Lewin retired in 1988, but came back mid 2003 to work for Eddie Jr. and Thomas Farhat to start up All World Wrestling League/Big Time Wrestling.

==Championships and accomplishments==
- All-Star Pro Wrestling
  - NWA Australasian Tag Team Championship (3 times) - with Steve Rickard (1), Al Perez (1), and Spiros Arion (1)
- Big Time Wrestling
  - NWA United States Heavyweight Championship (Detroit version) (2 times)
- Capitol Wrestling Corporation
  - NWA United States Tag Team Championship (Northeast version) (2 times, inaugural) - with Don Curtis
- Championship Wrestling from Florida
  - NWA Southern Heavyweight Championship (Florida version) (1 time)
- Georgia Championship Wrestling
  - NWA International Tag Team Championship (Georgia version) (1 time) - with Donn Lewin
- Maple Leaf Wrestling
  - NWA International Tag Team Championship (Toronto version) (1 time) - with Whipper Billy Watson
- NWA All-Star Wrestling
  - NWA Canadian Tag Team Championship (Vancouver version) (1 time) - with Steven Little Bear
  - NWA Pacific Coast Heavyweight Championship (Vancouver version) (2 times)
- NWA Hollywood Wrestling
  - WWA Americas Heavyweight Championship (1 time)
  - WWA World Heavyweight Championship (1 time)
- NWA Big Time Wrestling / World Class Championship Wrestling
  - NWA American Tag Team Championship (2 times) - with The Spoiler
  - NWA Brass Knuckles Championship (Texas version) (8 times)
  - NWA Texas Heavyweight Championship (3 times)
  - NWA Texas Tag Team Championship (1 time) - with Dick Steinborn
  - NWA World Six-Man Tag Team Championship (Texas version) (1 time) - with Killer Tim Brooks & One Man Gang
- Pro Wrestling Illustrated
  - PWI ranked him # 265 of the 500 best singles wrestlers during the "PWI Years" in 2003.
- Professional Wrestling Hall of Fame and Museum
  - (Class of 2009) - with Don Curtis
- World Championship Wrestling (Australia)
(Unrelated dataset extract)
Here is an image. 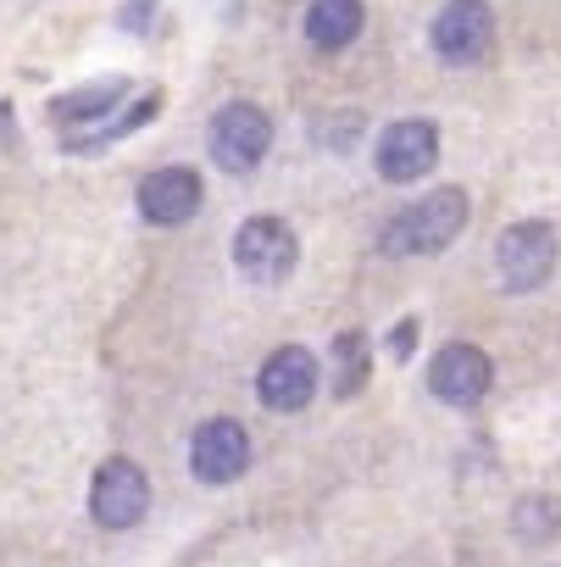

  - IWA World Heavyweight Championship (2 times)
  - IWA World Tag Team Championship (8 times) - with King Curtis Iaukea (2), Bearcat Wright (1), Dominic DeNucci (1), Spiros Arion (1), Mario Milano, (1), Killer Kowalski (1) and Antonio Pugliese (1)
  - NWA Austra-Asian Tag Team Championship (1 time) - with Spiros Arion
- Wrestling Observer Newsletter
  - Wrestling Observer Newsletter Hall of Fame (Class of 2017)
^{1}This World Championship Wrestling was an NWA affiliated promotion based in Australia that operated from the mid-1960s to the early-1990s. It is not the same promotion as the World Championship Wrestling that was once owned by Ted Turner and sold to World Wrestling Entertainment in 2001.